Pages

Saturday, 10 December 2011

Kewajiban Mensyukuri Nikmat

Kewajiban Mensyukuri Nikmat

(QS ad-Dhuha [93]: 1-11 )

وَالضُّحَى * وَاللَّيْلِ إِذَا سَجَى * مَا وَدَّعَكَ رَبُّكَ وَمَا قَلَى * وَلَلآخِرَةُ خَيْرٌ لَكَ مِنَ الأولَى * وَلَسَوْفَ يُعْطِيكَ رَبُّكَ فَتَرْضَى * أَلَمْ يَجِدْكَ يَتِيمًا فَآوَى * وَوَجَدَكَ ضَالا فَهَدَى * وَوَجَدَكَ عَائِلا فَأَغْنَى * فَأَمَّا الْيَتِيمَ فَلا تَقْهَرْ * وَأَمَّا السَّائِلَ فَلا تَنْهَرْ * وَأَمَّا بِنِعْمَةِ رَبِّكَ فَحَدِّثْ *

Demi waktu matahari sepenggalahan naik. Demi malam apabila telah sunyi (gelap). Tuhanmu tidak meninggalkan kamu dan tidak pula membenci kamu. Sesungguhnya Hari Akhir itu lebih baik bagi kamu daripada yang sekarang (permulaan). Kelak Tuhanmu pasti memberi kamu karunia, lalu (hati) kamu menjadi puas. Bukankah Dia mendapati dirimu sebagai seorang yatim, lalu Dia melindungi kamu; mendapati dirimu sebagai seorang yang bingung, lalu Dia memberi kamu petunjuk; Dia mendapati dirimu sebagai seorang yang kekurangan, lalu Dia memberi kamu kecukupan? Sebab itu, terhadap anak yatim janganlah kamu berlaku sewenang-wenang; terhadap orang yang minta-minta, janganlah kamu menghardik; dan terhadap nikmat Tuhanmu, hendaklah kamu siarkan (QS ad-Dhuha [93]: 1-11).



Surat ini bernama adh-Dhuha. Surat ini termasuk Makkiyyah. Tidak ada perbedaan pendapat tentang hal ini.1


Tafsir Ayat

Allah SWT berfirman: Wa adh-dhuhâ. Ayat ini diawali dengan wâwu al-qasam. Yang menjadi al-muqsam bih adalah al-dhuhâ. Pada asalnya, adh-dhuhâ adalah isim untuk menunjuk waktu meningginya matahari.

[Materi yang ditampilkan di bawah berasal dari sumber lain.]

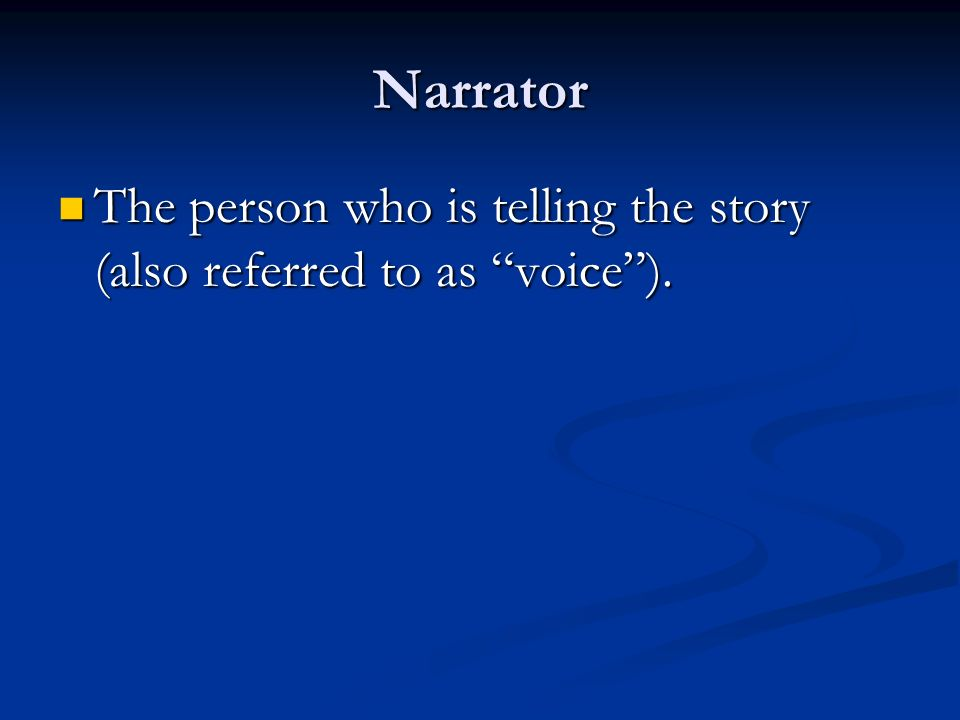 Narrator The person who is telling the story (also referred to as voice ).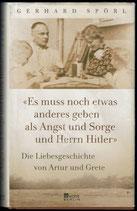 es muss noch etwas anderes geben als Angst und Sorge und Herrn Hitler von Gerhard Spörl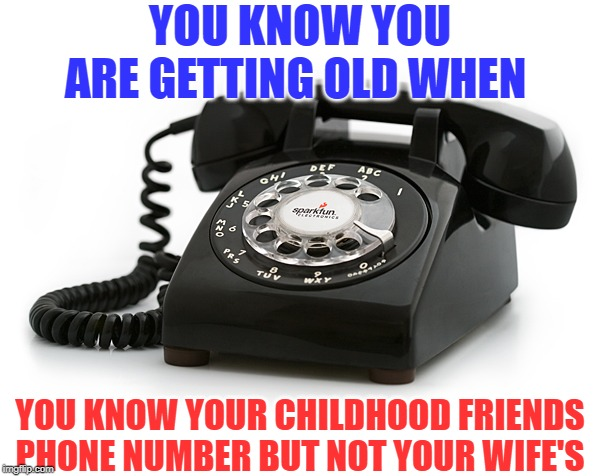 40 is the new 80 | YOU KNOW YOU ARE GETTING OLD WHEN YOU KNOW YOUR CHILDHOOD FRIENDS PHONE NUMBER BUT NOT YOUR WIFE'S | image tagged in getting old,funny,funny memes,1980s,remember | made w/ Imgflip meme maker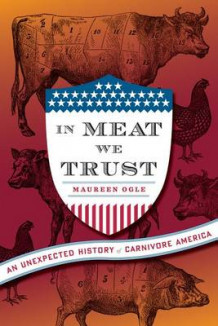 In Meat We Trust av Professor Maureen Ogle (Innbundet)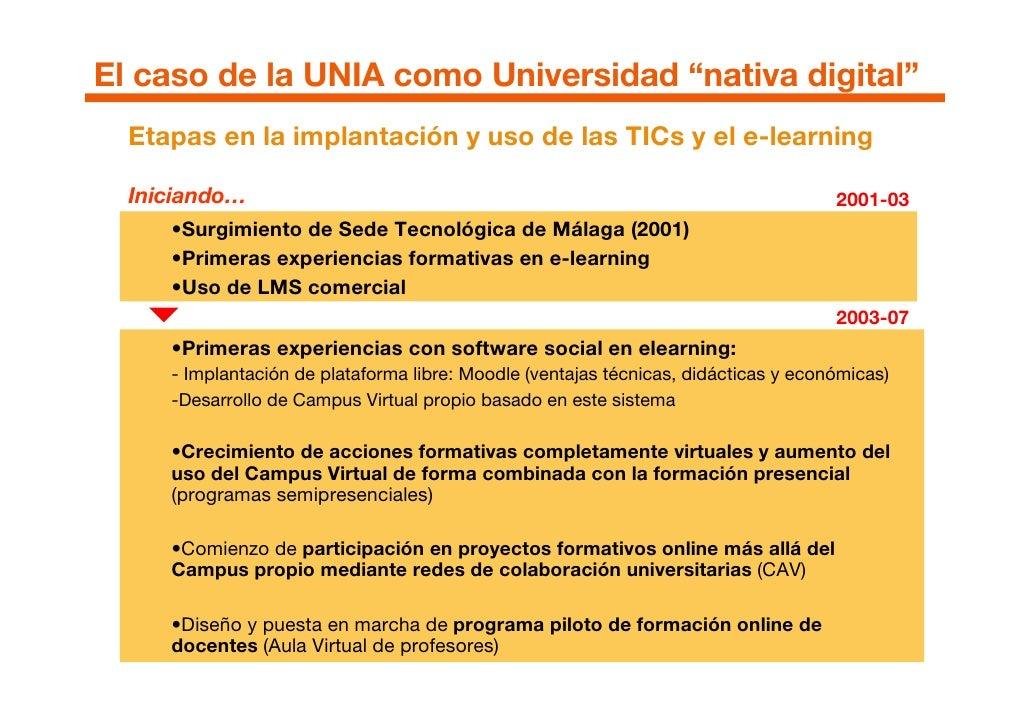 """El caso de la UNIA como Universidad """"nativa digital""""   Etapas en la implantación y uso de las TICs y el e-learning    Inic..."""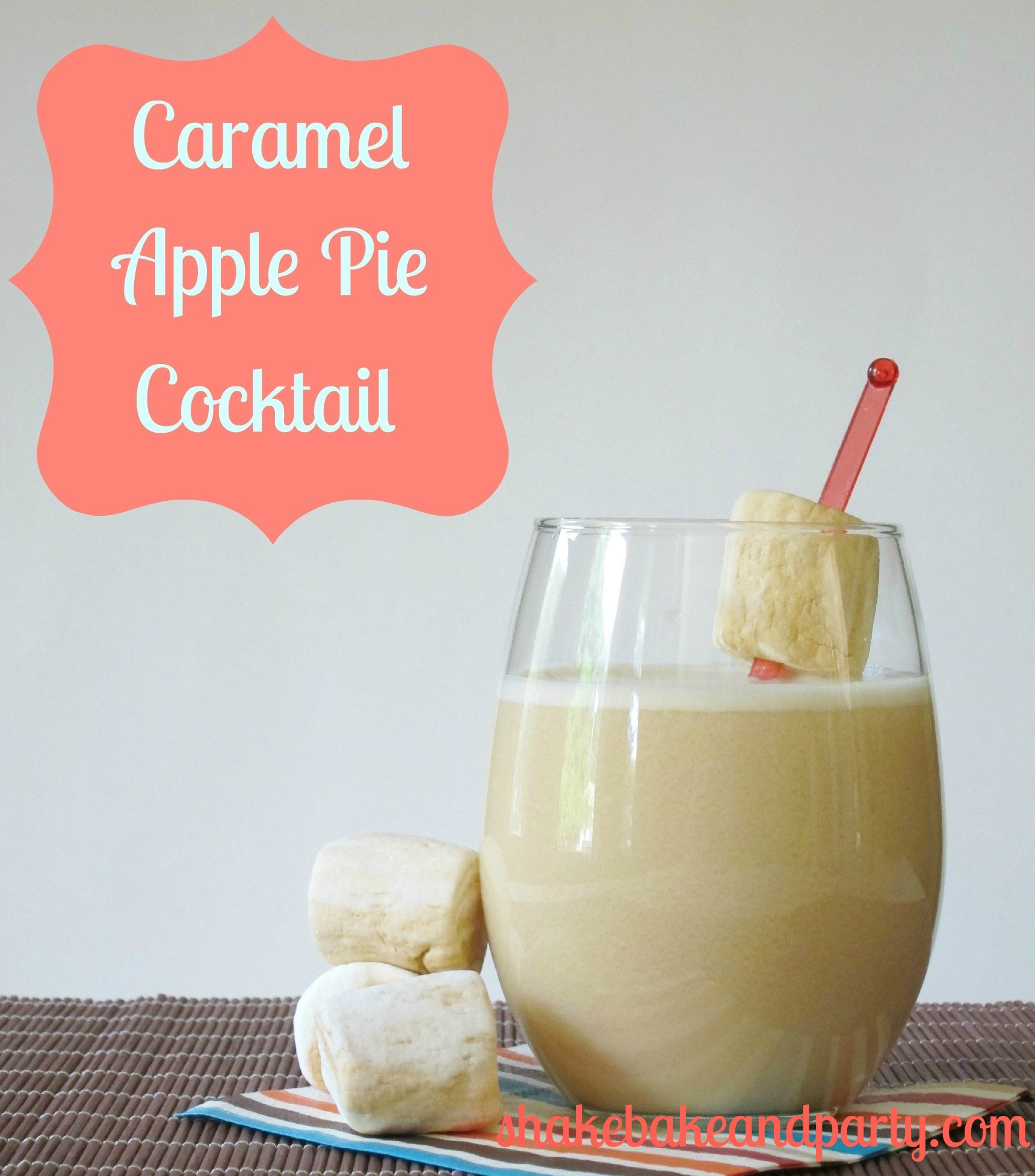 Drink Your Pie ~ Caramel Apple Pie Cocktail | Shake Bake and Party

Ini sebagaimana terdapat dalam QS asy-Syams [91]: 1.2 Pengertian ini pula yang dipilih Qatadah, Muqatil, az-Zamakhsyari, an-Nasafi, al-Jazairi, dan lain-lain dalam menafsirkan ayat ini; bahwa makna al-dhuhâ di sini adalah waktu dhuha.3

Sebagian mufassir lain menafsirkan adh-dhuhâ sebagai an-nahâr kulluhâ (waktu siang secara keseluruhan). Di antara yang berpenda-pat demikian adalah Ibnu Jarir ath-Thabari, al-Qurthubi, asy-Syaukani, al-Baghawi, dan lain-lain.4 Kesimpulan ini didasarkan pada ayat sesudahnya: Wa al-layli idzâ sajâ. Karena dalam ayat sesudahnya disebutkan al-layl, maka kebalikannya adalah an-nahâr (siang). Menurut al-Qurthubi, pengertian tersebut juga terdapat dalam QS al-A’raf [7]: 97-98.5

Ayat berikutnya masih diteruskan dengan sumpah: Wa al-layli idzâ sajâ (Demi malam apabila telah sunyi [gelap]). Kata sajâ berarti sakana (tenang, sunyi). Demikian menurut Qatadah, Mujahid, Ibnu Zaid dan Ikrimah. Dikatakan laylah sâjiyah, artinya laylah sâkinah (malam yang tenang, sunyi).6 Menurut adh-Dhahhak, sajâ berarti ghaththâ kulla sya’i (menutupi segala sesuatu). Ash-Ashmu’i juga mengatakan: sajuw al-layl artinya malam menutup siang, seperti halnya baju menutupi seseorang. Al-Hasan juga memaknainya: ghasyiya bi zhullâmihi (tertutup oleh kegelapannya).7 Semua pengertian tersebut dapat digunakan untuk memaknai ayat ini. Sebagaimana dinyatakan Ibnu Jarir ath-Thabari, ayat ini bermakna: Wa al-layli idzâ sakana bi ahlihi wa tsabata bi zhullâmihi (Demi malam ketika telah sunyi oleh penghuninya dan pekat kegelapannya).8

Kemudian Allah SWT berfirman: Mâ wadda’aka Rabbuka wa mâ qalâ (Tuhanmu tiada meninggalkan kamu dan tiada [pula] membenci kamu). Kalimat ini merupakan jawâb al-qasam. Kata wada’a asy-syay’ berarti tarakahu wa ahmalahu (meninggalkan dan membiarkannya).9 Adapun at-tawdî’ merupa-kan bentuk mubâlaghah (melebihkan) dari kata al-wad’u.10

Bukan hanya tidak meninggalkan beliau, namun juga wa mâ qalâ. Kata qalâ berarti abghadha (membenci).11 Bahkan menurut al-Asfahani, kata al-qaly berarti syiddat al-bughdhi (kebencian yang besar).12 Dengan demikian ayat ini memberikan penegasan bahwa sekali-kali Allah SWT tidak meninggalkan Rasululullah saw. dan tidak pula membenci dirinya. Jika dikaitkan dengan sabab nuzul ayat ini, maka ayat menolak tegas anggapan kaum kafir terhadap Rasulullah saw., sekaligus menunjukkan betapa besarnya nikmat dan karunia Allah SWT kepada Rasul-Nya.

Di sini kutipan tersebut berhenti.